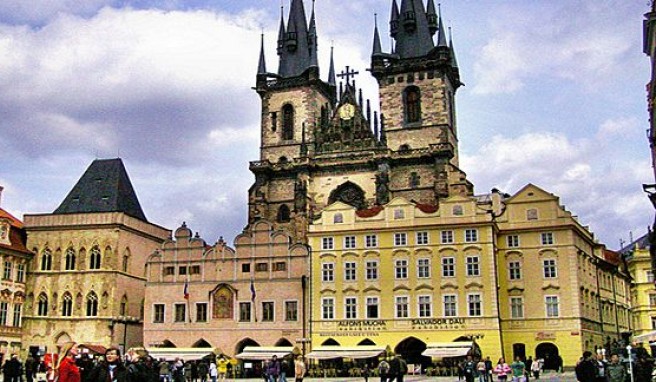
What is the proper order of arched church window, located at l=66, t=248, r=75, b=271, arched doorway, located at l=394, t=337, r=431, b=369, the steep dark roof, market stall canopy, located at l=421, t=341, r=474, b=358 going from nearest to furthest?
1. market stall canopy, located at l=421, t=341, r=474, b=358
2. arched doorway, located at l=394, t=337, r=431, b=369
3. arched church window, located at l=66, t=248, r=75, b=271
4. the steep dark roof

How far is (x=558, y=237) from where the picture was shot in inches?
1959

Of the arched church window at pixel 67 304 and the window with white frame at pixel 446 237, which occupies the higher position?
the window with white frame at pixel 446 237

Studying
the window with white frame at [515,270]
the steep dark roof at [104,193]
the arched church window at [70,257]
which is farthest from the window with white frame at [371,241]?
the arched church window at [70,257]

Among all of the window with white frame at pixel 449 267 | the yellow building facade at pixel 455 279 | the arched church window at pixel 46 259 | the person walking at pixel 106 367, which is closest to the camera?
the person walking at pixel 106 367

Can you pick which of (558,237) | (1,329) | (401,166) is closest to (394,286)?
(558,237)

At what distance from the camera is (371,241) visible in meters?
51.2

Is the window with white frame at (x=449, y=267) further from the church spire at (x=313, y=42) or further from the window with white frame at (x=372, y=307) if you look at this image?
the church spire at (x=313, y=42)

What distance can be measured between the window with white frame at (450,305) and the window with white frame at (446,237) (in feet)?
11.2

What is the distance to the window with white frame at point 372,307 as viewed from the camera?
50.0 m

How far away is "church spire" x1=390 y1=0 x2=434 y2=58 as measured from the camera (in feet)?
237

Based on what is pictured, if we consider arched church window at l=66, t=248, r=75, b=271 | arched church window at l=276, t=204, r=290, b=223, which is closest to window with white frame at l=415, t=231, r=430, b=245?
arched church window at l=276, t=204, r=290, b=223

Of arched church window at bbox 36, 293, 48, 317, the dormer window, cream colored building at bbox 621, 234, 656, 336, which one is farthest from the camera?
cream colored building at bbox 621, 234, 656, 336

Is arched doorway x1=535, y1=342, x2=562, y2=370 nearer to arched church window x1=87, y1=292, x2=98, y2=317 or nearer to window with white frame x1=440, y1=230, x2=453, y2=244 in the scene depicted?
window with white frame x1=440, y1=230, x2=453, y2=244

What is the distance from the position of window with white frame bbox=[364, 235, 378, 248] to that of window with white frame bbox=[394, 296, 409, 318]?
3.80m
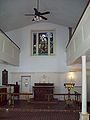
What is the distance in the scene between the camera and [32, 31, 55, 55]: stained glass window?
1399 centimetres

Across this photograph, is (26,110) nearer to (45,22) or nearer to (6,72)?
(6,72)

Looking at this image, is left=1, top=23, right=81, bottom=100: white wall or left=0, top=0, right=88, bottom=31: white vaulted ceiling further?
left=1, top=23, right=81, bottom=100: white wall

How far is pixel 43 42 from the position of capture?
14133mm

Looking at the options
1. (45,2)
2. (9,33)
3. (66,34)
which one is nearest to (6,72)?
(9,33)

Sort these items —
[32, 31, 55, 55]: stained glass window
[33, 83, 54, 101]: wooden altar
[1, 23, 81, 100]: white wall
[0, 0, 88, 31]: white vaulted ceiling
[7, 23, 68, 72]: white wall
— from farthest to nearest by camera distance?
[32, 31, 55, 55]: stained glass window, [7, 23, 68, 72]: white wall, [1, 23, 81, 100]: white wall, [33, 83, 54, 101]: wooden altar, [0, 0, 88, 31]: white vaulted ceiling

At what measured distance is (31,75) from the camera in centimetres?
1373

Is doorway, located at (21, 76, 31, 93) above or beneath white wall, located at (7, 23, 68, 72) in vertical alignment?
beneath

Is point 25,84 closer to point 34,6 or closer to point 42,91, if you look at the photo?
point 42,91

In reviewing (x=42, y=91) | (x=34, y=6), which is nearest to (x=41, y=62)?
(x=42, y=91)

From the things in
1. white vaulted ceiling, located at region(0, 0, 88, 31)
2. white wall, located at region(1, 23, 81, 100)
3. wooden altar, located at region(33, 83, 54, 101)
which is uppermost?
white vaulted ceiling, located at region(0, 0, 88, 31)

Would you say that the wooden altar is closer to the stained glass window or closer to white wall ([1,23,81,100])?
white wall ([1,23,81,100])

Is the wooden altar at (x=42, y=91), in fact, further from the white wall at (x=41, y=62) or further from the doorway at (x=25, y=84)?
the doorway at (x=25, y=84)

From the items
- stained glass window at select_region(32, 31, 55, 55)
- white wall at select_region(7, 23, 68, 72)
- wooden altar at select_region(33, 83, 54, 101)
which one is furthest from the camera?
stained glass window at select_region(32, 31, 55, 55)

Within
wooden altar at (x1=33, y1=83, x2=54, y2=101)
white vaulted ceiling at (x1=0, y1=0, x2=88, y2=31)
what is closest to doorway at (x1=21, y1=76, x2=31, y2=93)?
wooden altar at (x1=33, y1=83, x2=54, y2=101)
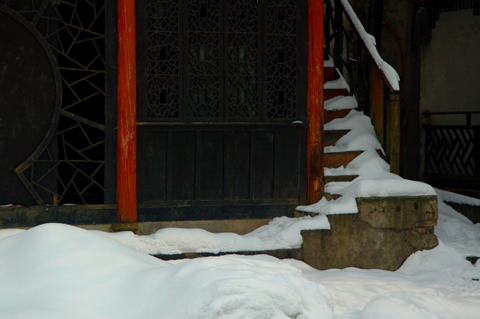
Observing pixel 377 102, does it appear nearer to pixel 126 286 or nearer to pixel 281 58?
pixel 281 58

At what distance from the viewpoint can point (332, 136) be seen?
26.7 ft

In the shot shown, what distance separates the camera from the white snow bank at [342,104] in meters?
8.28

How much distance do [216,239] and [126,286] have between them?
3.10 m

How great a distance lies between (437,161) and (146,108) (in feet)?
Result: 23.0

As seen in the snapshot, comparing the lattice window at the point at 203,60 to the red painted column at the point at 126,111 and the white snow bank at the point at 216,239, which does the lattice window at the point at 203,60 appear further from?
the white snow bank at the point at 216,239

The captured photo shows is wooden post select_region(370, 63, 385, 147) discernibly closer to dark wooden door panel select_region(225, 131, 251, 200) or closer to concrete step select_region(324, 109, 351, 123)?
concrete step select_region(324, 109, 351, 123)

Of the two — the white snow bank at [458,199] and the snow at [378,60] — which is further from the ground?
the snow at [378,60]

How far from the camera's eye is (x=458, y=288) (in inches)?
256

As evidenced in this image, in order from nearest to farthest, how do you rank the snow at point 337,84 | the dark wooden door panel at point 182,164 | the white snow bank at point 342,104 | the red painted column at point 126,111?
the red painted column at point 126,111, the dark wooden door panel at point 182,164, the white snow bank at point 342,104, the snow at point 337,84

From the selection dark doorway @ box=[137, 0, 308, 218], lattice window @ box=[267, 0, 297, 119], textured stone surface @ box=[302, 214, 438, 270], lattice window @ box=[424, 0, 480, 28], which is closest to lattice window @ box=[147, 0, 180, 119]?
dark doorway @ box=[137, 0, 308, 218]

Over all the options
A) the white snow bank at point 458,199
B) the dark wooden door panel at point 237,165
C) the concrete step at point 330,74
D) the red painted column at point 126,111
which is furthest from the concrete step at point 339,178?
the white snow bank at point 458,199

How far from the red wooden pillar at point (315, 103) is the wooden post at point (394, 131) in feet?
2.92

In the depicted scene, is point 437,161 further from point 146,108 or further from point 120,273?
point 120,273

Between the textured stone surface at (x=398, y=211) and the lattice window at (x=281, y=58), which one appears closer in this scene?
the textured stone surface at (x=398, y=211)
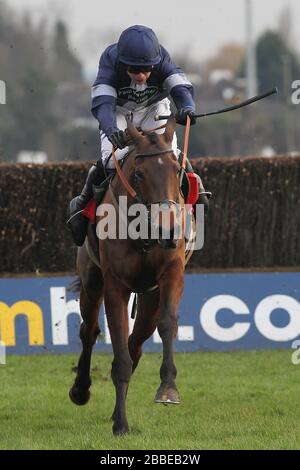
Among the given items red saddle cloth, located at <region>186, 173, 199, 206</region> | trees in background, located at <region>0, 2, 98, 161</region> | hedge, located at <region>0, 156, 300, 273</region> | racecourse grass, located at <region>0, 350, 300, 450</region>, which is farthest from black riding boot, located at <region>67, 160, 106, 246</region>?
trees in background, located at <region>0, 2, 98, 161</region>

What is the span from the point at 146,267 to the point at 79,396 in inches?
63.8

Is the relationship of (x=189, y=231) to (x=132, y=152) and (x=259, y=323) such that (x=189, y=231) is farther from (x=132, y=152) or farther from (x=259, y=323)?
(x=259, y=323)

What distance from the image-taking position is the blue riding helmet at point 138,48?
699cm

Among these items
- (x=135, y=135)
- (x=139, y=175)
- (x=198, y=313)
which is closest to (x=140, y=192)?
(x=139, y=175)

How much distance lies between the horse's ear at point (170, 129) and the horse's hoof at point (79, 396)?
235 centimetres

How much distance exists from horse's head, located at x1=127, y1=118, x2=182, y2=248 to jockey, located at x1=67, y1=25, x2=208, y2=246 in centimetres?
35

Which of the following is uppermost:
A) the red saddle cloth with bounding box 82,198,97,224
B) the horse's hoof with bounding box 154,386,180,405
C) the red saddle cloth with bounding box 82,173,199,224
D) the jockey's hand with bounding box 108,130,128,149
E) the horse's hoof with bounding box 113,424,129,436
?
the jockey's hand with bounding box 108,130,128,149

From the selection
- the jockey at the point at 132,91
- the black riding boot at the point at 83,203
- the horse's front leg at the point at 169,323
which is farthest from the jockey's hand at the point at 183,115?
the horse's front leg at the point at 169,323

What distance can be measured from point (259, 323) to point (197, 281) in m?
0.80

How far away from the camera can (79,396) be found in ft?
26.3

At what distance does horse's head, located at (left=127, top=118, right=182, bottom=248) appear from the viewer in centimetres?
625

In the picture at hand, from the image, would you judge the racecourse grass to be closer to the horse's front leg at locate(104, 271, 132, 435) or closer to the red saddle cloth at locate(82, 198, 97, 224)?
the horse's front leg at locate(104, 271, 132, 435)

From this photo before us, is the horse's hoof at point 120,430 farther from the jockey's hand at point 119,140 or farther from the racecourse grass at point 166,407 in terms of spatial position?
the jockey's hand at point 119,140

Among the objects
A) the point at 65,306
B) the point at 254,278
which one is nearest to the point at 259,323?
the point at 254,278
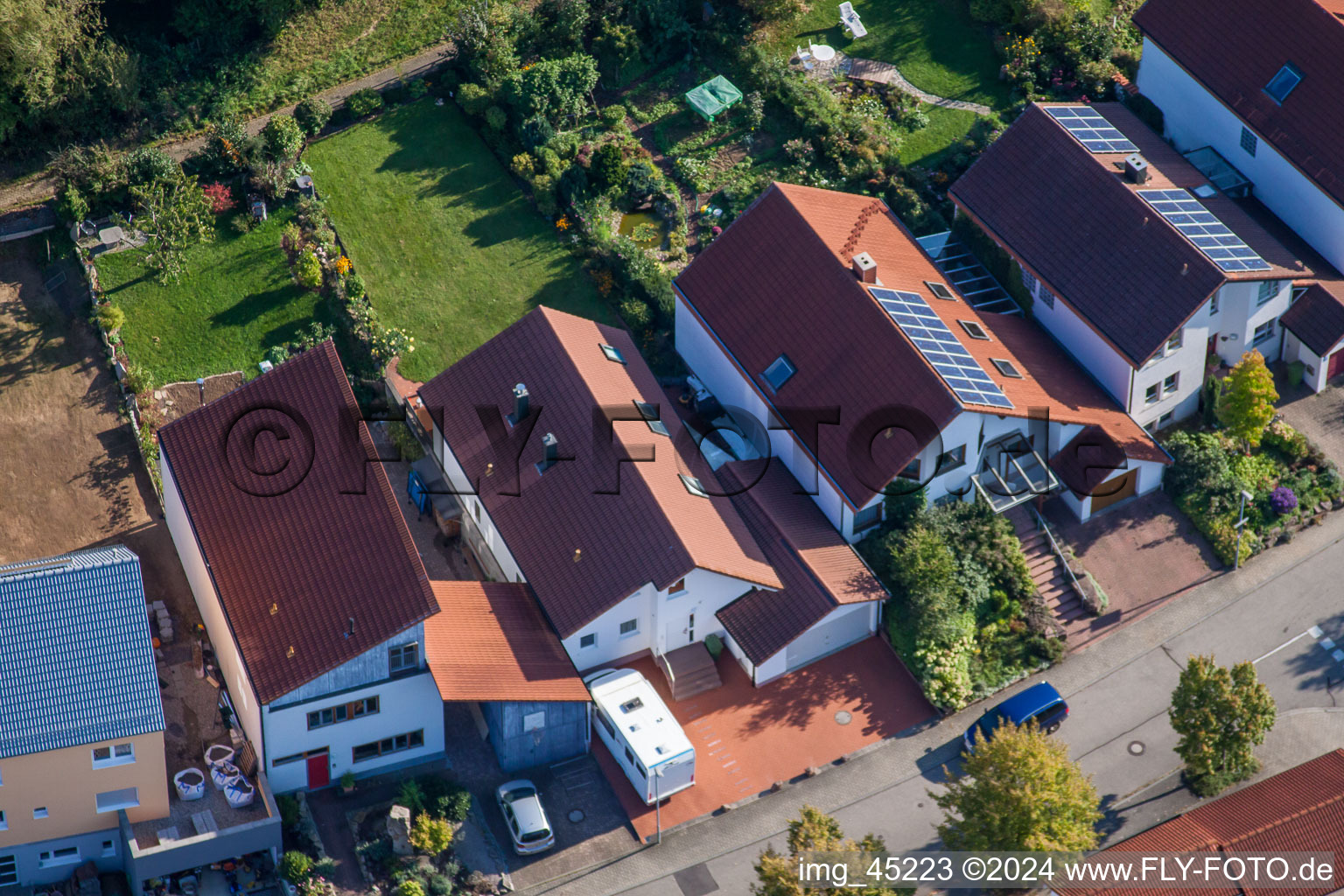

· · · · · · ·

• **Directive**: Extract every line of the data above that contains the word "colored", copying each one in full.

• **Solution for this exercise**:
Of arched church window at bbox 36, 293, 48, 317, the dormer window, cream colored building at bbox 621, 234, 656, 336, which one is farthest from the camera?
cream colored building at bbox 621, 234, 656, 336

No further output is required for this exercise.